Yin J, Xiao Y, Zheng H, Zhang Y C
Department of Hematology, Tongji Hospital, Tongji Medical College, Huazhong University of Science and Technology, Wuhan, China.
Department of Pharmacy, Tongji Hospital, Tongji Medical College, Huazhong University of Science and Technology, Wuhan, China.
Bone Marrow Transplant. 2015 May;50(5):696-705. doi: 10.1038/bmt.2015.14. Epub 2015 Mar 2.
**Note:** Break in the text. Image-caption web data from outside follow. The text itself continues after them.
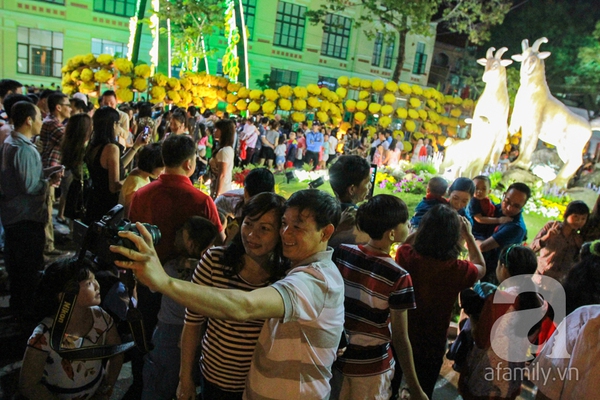 Pháo hoa rực sáng bầu trời chào đón năm mới Ất Mùi 2015 22 Pháo hoa rực sáng bầu trời chào đón năm mới Ất Mùi 2015 22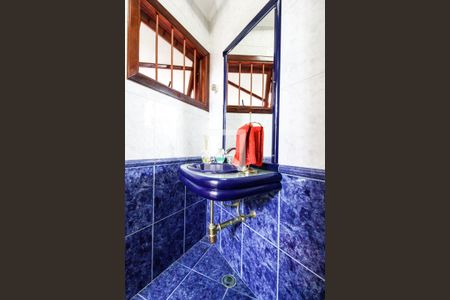 Casa à venda com 590m², 5 quartos e 5 vagas Casa à venda com 590m², 5 quartos e 5 vagasLavabo 3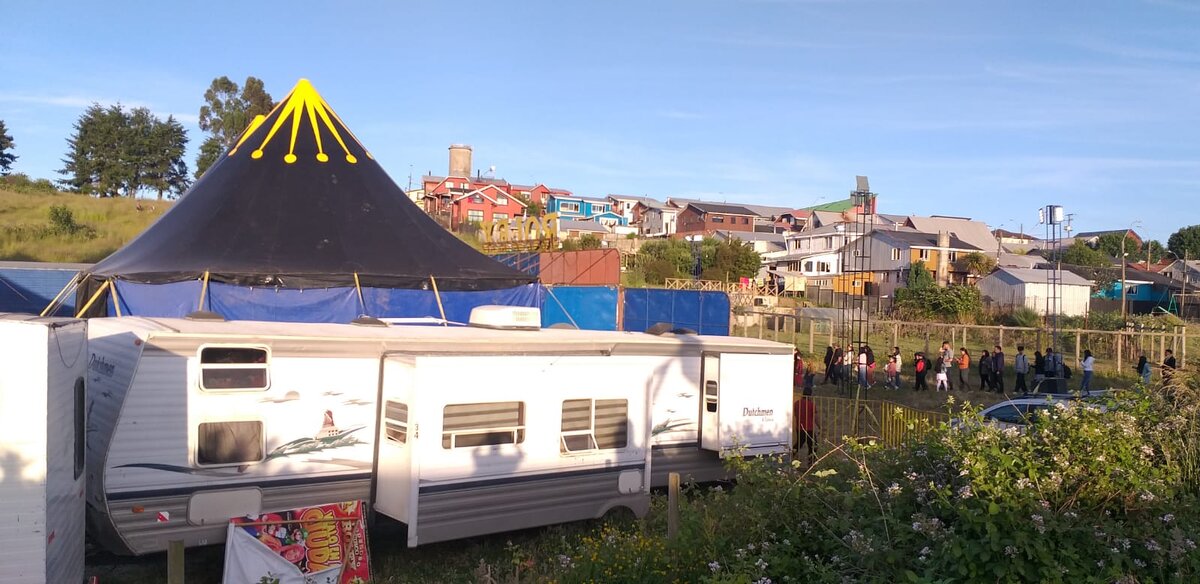 Жители Кальбуко стягиваются к цирку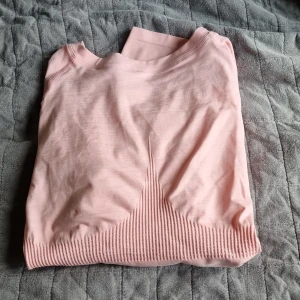 Better bodies crop top - Jättefin Crop top ifrån better bodies, använd vid 2 tillfällen då färgen ej passar mig, så nyskick!  Storlek M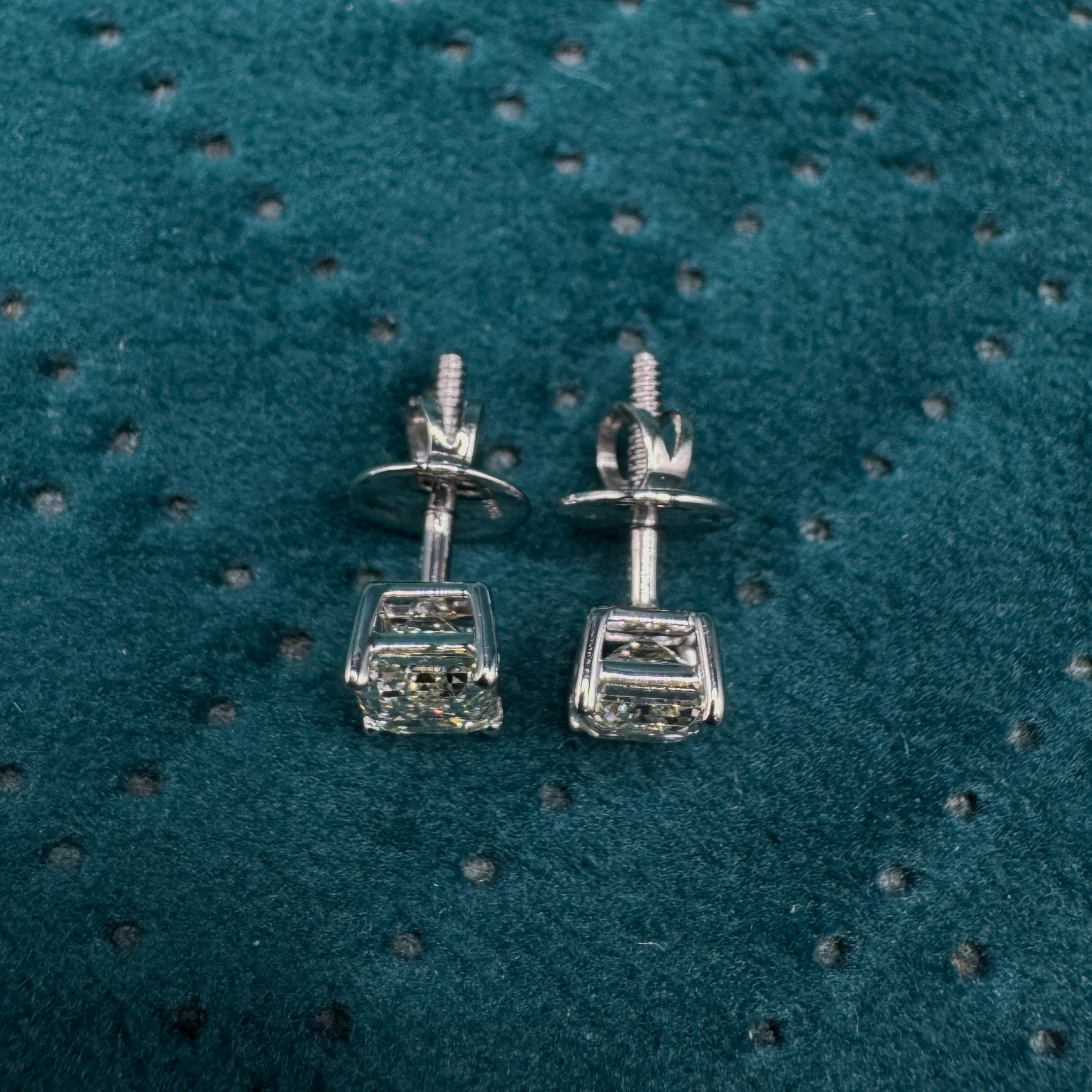 Luxury 2.00 CT Emerald Cut Diamond Stud Earrings in PT950 Platinum view 3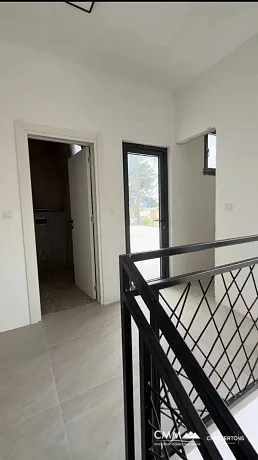 BAR'DA LÜKS EV – 225 m² YAŞAM ALANI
I.v. BU has been proven to have better bioavailability, reliable systemic drug exposure with more predictable blood levels and lower toxicity than oral BU when used as part of conditioning regimens before hematopoietic SCT (HSCT). Some studies have shown that once-daily i.v. BU had the same clinical efficacy as i.v. BU administered four times daily. To observe the clinical efficacy and pharmacokinetics (PK) of once-daily i.v. BU and to evaluate the influence of glutathione S-transferase (GST) gene polymorphisms on once-daily i.v. BU PK in adult Chinese patients with allogeneic HSCT, we analyzed 25 patients receiving related or unrelated donor transplant conditioned with i.v. BU-based regimens. With a median follow-up of 32.7 months, the 2-year OS and EFS were 64 and 63.8% for all the patients, respectively, and the 2-year cumulative incidence of relapse for all patients was 18.3%. On the basis of HPLC analysis, the mean clearance and mean daily area under the curve (AUC) of i.v. BU were calculated as 4.02 mL/min per kg and 3380.77 μM/min, respectively. The estimated Cmax was 1.031±0.0325 μg/mL. The estimated t1/2 and Vd values were 3.618±0.1932 h and 1.212±0.0352 L/kg. The once-daily i.v. BU-based conditioning regimen was very well tolerated with minor toxicity in patients, most likely because of dose assurance with predictable PK. There was no GSTA1 *B/*B homozygous patient in our Chinese patients. A significant association between BU metabolism and GSTA1 polymorphism was observed. The GSTA1 *A/*B genotype group showed a significantly higher AUC (P<0.0001), higher Cmax (P=0.0003) and lower clearance (P=0.0007) than the GSTA1 *A/*A genotype group. AUC was lower in GSTP1 *A/A genotypes compared withA/*G (P=0.0283) and *G/*G genotypes (P=0.0111). The BU clearance in GSTP1 *A/*A genotype was shown to be higher than *A/*G (P=0.0255) and *G/*G genotypes (P=0.0111). In addition, the differences of PK in BU among different ethnic groups existed because of the different distribution frequencies of GST gene polymorphism in Chinese patients and Caucasian patients.
静脉注射白消安(BU)已被证明具有更好的生物利用度,在造血干细胞移植(HSCT)前作为预处理方案的一部分使用时,其全身药物暴露可靠,血药水平更可预测,且毒性低于口服白消安。一些研究表明,每日一次静脉注射白消安与每日四次静脉注射白消安具有相同的临床疗效。为观察每日一次静脉注射白消安的临床疗效和药代动力学(PK),并评估谷胱甘肽S-转移酶(GST)基因多态性对成年中国异基因HSCT患者每日一次静脉注射白消安PK的影响,我们分析了25例接受基于静脉注射白消安方案预处理的相关或无关供体移植患者。中位随访32.7个月,所有患者的2年总生存率(OS)和无事件生存率(EFS)分别为64%和63.8%,所有患者的2年累积复发率为18.3%。基于高效液相色谱(HPLC)分析,静脉注射白消安的平均清除率和平均每日曲线下面积(AUC)分别计算为4.02 mL/min per kg和3380.77 μM/min。估计的Cmax为1.031±0.0325 μg/mL。估计的t1/2和Vd值分别为3.618±0.1932 h和1.212±0.0352 L/kg。每日一次静脉注射白消安的预处理方案耐受性良好,患者毒性较小,这很可能是因为PK可预测从而保证了剂量。我们的中国患者中没有GSTA1 *B/*B纯合子患者。观察到白消安代谢与GSTA1多态性之间存在显著关联。与GSTA1 *A/*A基因型组相比,GSTA1 *A/B基因型组的AUC显著更高(P<0.0001),Cmax更高(P=0.0003),清除率更低(P=0.0007)。与A/G基因型(P=0.0283)和G/*G基因型(P=0.0111)相比,GSTP1 *A/*A基因型的AUC更低。GSTP1 *A/A基因型的白消安清除率高于A/G基因型(P=0.0255)和G/*G基因型(P=0.0111)。此外,由于中国患者和白种人患者中GST基因多态性的分布频率不同,不同种族群体之间白消安的PK存在差异。